Égalité économique des femmes au Tchad : un retard persistant malgré quelques progrès

Le dernier rapport de la Banque mondiale sur les droits économiques des femmes en Afrique révèle une réalité contrastée pour le Tchad. Malgré des avancées notables dans certains domaines, le pays peine à combler son retard par rapport à ses voisins africains.

Un classement continental décevant pour le Tchad

Avec un score de 51,40 sur 100, le Tchad se positionne à la 36e place parmi les 54 économies africaines étudiées. Ce résultat le place juste derrière le Burundi (35e, 52,68 points) et devant le Botswana et le Nigeria (37e, 51,10 points). Une performance qui situe le pays dans la seconde moitié du classement, loin des nations leaders.
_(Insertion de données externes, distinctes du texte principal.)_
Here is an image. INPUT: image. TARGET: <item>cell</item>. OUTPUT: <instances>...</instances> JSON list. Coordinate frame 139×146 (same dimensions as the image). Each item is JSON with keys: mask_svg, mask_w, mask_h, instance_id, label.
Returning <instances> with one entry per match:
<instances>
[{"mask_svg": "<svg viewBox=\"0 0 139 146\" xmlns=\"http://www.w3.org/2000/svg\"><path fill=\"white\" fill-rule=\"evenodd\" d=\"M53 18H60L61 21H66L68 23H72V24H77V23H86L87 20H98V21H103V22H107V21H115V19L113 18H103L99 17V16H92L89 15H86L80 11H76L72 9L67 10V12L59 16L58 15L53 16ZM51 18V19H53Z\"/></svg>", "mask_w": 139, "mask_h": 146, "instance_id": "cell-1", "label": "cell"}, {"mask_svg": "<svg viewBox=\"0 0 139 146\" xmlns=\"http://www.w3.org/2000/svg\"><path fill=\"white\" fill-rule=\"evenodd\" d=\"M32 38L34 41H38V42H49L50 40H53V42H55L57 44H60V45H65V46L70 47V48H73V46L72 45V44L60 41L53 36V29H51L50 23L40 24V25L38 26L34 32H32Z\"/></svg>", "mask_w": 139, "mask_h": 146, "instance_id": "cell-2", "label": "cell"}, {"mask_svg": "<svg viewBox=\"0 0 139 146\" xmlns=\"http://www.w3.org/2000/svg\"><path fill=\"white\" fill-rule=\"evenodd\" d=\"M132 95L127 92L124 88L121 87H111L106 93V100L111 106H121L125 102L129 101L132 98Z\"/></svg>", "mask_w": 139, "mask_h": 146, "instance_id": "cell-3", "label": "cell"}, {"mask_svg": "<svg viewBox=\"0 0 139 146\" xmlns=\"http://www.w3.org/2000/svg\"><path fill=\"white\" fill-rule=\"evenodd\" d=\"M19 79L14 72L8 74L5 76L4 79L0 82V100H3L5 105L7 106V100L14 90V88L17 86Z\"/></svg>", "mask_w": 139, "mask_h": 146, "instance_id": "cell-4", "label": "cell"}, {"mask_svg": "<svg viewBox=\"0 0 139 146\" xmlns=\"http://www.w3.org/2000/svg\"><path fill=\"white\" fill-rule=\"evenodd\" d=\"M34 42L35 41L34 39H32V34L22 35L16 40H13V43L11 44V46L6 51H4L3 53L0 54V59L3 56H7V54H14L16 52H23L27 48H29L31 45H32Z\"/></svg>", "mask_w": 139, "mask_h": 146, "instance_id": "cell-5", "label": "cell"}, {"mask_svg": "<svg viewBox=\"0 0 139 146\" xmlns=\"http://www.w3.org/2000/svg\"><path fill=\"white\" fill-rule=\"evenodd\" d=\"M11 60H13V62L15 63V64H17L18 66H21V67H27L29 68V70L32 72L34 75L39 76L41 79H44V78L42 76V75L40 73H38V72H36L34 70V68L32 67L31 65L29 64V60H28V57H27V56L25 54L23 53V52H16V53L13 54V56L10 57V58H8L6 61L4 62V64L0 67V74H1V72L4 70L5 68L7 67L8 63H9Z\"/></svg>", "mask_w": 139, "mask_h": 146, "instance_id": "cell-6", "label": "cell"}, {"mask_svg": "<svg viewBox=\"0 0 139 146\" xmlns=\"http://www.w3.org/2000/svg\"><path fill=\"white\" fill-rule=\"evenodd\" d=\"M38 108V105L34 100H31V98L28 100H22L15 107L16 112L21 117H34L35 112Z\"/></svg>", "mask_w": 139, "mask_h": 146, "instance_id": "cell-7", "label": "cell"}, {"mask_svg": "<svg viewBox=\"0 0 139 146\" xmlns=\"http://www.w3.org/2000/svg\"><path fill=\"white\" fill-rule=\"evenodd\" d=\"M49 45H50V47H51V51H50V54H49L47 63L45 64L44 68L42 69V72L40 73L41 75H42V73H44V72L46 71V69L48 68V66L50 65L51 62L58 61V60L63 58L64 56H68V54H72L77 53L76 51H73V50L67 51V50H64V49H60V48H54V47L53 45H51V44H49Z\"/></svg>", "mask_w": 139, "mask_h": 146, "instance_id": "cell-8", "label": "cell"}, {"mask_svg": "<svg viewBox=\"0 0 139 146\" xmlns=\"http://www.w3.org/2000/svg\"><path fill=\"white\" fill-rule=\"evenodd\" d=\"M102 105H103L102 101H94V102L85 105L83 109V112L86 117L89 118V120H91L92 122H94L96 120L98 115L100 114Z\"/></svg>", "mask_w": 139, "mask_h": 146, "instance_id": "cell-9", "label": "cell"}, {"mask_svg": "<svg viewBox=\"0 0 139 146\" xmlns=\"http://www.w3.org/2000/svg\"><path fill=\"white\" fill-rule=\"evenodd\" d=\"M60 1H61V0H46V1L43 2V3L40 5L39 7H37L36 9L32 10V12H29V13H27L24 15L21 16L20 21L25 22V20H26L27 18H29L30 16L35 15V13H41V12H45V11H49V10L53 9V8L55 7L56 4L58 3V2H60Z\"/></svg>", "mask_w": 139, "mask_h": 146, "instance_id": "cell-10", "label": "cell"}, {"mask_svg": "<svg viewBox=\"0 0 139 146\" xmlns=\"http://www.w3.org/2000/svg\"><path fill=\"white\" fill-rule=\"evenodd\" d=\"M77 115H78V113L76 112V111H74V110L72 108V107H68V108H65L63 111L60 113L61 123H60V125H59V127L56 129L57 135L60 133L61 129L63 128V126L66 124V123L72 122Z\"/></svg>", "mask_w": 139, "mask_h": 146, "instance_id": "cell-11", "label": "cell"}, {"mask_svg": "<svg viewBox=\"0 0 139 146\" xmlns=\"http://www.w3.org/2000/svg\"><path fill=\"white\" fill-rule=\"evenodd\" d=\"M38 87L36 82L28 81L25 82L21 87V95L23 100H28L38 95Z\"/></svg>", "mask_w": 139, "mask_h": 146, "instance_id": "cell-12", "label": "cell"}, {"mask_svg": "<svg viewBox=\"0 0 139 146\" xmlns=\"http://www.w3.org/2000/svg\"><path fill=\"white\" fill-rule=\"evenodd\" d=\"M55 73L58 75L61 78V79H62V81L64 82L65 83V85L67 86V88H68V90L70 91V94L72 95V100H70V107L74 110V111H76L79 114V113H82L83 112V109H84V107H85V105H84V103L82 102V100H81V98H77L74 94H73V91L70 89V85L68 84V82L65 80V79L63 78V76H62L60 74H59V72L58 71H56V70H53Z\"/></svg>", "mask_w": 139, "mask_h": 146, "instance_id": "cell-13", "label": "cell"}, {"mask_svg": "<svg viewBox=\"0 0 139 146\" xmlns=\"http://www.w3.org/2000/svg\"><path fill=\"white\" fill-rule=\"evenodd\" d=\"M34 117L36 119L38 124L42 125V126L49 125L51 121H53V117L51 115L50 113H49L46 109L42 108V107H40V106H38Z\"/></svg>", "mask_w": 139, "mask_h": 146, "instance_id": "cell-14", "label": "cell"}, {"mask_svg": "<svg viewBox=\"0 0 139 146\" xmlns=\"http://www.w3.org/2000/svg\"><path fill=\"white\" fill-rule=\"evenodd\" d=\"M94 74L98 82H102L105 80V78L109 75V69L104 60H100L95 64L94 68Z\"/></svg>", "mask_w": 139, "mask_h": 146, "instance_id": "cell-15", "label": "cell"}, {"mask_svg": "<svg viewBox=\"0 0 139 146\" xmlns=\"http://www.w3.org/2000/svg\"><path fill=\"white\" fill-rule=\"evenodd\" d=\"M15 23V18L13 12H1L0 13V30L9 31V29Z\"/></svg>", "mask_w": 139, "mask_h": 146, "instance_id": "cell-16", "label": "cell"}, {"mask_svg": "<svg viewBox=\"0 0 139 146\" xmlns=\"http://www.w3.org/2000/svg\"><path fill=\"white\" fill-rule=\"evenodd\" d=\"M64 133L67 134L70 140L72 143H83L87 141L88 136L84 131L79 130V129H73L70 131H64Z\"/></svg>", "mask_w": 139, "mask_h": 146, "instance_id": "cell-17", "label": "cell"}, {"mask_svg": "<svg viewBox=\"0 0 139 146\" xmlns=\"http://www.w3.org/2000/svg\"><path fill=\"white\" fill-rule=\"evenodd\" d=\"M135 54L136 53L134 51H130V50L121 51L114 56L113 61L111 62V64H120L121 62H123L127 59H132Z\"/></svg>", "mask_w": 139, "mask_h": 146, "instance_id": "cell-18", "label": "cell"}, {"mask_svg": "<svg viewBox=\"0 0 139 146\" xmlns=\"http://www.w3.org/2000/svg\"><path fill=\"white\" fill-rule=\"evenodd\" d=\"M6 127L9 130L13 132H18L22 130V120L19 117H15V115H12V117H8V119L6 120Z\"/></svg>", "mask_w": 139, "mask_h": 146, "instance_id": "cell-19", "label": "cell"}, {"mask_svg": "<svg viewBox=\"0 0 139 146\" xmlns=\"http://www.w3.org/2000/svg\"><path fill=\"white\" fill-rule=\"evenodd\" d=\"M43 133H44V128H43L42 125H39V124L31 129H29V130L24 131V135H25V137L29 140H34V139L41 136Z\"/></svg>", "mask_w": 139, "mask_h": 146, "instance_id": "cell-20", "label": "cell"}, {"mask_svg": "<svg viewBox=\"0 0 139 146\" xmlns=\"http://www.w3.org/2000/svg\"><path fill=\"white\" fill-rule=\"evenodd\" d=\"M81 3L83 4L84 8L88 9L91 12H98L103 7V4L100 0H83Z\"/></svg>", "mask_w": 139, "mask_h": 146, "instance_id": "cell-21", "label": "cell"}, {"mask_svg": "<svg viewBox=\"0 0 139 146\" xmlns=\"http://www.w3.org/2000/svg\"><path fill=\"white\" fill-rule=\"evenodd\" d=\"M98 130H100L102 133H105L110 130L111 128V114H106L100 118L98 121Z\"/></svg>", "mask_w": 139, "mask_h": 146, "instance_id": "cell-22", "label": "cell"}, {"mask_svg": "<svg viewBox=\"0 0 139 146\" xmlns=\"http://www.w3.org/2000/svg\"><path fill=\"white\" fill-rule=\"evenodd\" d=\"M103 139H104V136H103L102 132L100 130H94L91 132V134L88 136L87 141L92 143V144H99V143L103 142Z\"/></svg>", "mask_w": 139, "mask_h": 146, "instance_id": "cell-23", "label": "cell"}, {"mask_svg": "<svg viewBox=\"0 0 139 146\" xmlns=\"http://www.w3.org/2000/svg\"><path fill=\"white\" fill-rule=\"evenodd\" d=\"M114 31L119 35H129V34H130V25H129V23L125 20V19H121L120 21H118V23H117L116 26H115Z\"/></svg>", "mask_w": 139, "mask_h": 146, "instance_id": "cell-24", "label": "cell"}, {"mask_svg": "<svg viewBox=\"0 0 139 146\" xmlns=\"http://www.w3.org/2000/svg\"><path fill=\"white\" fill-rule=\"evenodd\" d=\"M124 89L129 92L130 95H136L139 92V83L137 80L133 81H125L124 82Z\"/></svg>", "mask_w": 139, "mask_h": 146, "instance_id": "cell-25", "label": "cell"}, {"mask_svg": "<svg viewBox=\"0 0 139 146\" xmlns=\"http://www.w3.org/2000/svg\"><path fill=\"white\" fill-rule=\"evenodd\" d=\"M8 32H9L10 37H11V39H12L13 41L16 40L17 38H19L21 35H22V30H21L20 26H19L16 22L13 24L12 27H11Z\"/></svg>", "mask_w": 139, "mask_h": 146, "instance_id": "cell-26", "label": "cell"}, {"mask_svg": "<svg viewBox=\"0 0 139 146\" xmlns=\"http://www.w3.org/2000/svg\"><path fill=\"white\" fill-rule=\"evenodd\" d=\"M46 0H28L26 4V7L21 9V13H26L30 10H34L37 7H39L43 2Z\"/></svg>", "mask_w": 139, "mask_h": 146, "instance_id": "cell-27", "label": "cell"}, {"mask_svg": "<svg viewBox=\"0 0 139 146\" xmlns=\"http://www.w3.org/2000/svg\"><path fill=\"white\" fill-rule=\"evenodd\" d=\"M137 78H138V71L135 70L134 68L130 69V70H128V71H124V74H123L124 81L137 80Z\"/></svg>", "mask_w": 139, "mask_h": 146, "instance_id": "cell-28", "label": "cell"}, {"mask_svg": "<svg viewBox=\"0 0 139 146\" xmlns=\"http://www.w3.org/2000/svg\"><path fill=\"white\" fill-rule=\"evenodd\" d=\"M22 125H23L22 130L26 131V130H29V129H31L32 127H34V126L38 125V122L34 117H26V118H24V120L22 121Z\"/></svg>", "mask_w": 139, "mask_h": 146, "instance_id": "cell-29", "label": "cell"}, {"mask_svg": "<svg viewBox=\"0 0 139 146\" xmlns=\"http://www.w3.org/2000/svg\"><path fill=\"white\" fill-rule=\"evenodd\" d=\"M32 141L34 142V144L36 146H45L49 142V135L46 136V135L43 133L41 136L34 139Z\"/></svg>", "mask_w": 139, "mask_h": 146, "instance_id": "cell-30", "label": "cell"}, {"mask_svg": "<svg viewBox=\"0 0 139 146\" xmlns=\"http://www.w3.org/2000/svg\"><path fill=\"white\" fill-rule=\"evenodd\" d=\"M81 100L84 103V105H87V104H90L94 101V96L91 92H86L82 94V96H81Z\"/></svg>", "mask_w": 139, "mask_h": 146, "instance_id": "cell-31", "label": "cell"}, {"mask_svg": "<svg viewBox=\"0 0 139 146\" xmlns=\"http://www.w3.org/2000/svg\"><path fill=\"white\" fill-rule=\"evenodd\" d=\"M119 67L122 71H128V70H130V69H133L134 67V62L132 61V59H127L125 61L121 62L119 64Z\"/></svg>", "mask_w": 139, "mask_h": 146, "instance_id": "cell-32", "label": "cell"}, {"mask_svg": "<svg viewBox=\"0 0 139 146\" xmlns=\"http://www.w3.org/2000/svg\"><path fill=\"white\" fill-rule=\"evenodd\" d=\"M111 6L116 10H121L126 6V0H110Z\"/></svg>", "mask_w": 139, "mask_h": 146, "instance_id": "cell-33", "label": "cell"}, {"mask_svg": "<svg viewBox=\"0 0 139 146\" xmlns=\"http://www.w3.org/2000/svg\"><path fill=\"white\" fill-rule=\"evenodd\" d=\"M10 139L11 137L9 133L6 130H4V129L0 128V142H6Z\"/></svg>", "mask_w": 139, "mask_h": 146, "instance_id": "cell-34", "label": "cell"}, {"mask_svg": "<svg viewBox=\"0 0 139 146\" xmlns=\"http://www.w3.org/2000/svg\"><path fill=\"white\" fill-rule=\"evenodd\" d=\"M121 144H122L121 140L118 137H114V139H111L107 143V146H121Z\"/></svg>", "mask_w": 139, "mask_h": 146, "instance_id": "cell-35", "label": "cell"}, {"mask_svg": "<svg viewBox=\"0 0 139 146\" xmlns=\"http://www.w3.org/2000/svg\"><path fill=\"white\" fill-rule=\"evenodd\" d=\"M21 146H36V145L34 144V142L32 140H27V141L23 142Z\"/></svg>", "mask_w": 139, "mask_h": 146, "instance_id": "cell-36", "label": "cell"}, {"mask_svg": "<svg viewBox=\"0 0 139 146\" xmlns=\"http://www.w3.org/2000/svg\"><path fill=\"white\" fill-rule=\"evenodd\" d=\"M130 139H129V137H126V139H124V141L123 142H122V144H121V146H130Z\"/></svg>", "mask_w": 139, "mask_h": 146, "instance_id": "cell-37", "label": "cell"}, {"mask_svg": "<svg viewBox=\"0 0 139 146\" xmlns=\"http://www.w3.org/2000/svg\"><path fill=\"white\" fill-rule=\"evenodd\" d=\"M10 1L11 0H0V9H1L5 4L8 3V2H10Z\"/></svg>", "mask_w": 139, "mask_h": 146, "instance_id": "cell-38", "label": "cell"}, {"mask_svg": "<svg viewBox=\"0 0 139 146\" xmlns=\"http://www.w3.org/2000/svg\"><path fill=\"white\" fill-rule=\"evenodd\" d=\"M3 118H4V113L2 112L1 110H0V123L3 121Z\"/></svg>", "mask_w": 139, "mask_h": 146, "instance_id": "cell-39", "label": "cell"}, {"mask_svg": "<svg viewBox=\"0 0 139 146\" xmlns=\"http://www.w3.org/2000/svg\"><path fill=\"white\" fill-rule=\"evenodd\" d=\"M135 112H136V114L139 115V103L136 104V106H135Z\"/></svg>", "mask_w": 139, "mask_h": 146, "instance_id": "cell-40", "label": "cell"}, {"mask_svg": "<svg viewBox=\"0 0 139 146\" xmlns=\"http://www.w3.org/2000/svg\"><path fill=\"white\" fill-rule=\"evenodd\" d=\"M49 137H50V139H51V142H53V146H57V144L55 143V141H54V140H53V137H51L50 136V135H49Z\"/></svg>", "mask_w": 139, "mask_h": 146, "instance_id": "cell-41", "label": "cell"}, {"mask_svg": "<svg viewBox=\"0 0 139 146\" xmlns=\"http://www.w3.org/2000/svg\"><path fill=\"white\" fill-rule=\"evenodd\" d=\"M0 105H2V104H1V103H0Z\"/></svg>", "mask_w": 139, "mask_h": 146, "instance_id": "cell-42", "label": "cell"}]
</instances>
En tête du palmarès, l’île Maurice caracole en première position avec 82,30 points. Le Togo, avec 79,33 points, occupe la deuxième place, suivi de près par la Côte d’Ivoire (78,25 points) et l’Afrique du Sud. Ces pays se distinguent notamment par des réformes ambitieuses touchant la mobilité professionnelle, les droits liés au mariage, l’accès au crédit et l’entrepreneuriat féminin.

Des progrès notoires, mais insuffisants

Bien que le Tchad affiche un score inférieur aux moyennes africaines (67 points) et mondiales, le rapport souligne une avancée majeure : l’adoption d’une loi contre le harcèlement sexuel dans les lieux publics. Une mesure saluée, mais qui ne suffit pas à compenser les lacunes persistantes.

Parmi les principaux freins à l’émancipation économique des femmes tchadiennes figurent :

  • L’accès limité aux crédits bancaires et aux financements
  • L’absence de protections efficaces contre les discriminations professionnelles
  • Des droits parentaux et successoraux encore restrictifs
  • Une reconnaissance insuffisante des droits de propriété et d’héritage

Ces obstacles affectent particulièrement les femmes actives dans l’agriculture et le secteur informel, où elles représentent une majorité de la main-d’œuvre.

Un écart critique entre lois et application

Le rapport met en lumière un problème récurrent en Afrique : l’écart entre les textes adoptés et leur mise en œuvre concrète. À l’échelle mondiale, seulement la moitié des lois en faveur de l’égalité sont effectivement appliquées.

Pour le Tchad, ce classement souligne l’urgence de réformes ciblées. Renforcer les droits de propriété, faciliter l’accès aux financements et mieux protéger les femmes contre les violences pourraient transformer cette situation et ouvrir la voie à une croissance économique plus inclusive.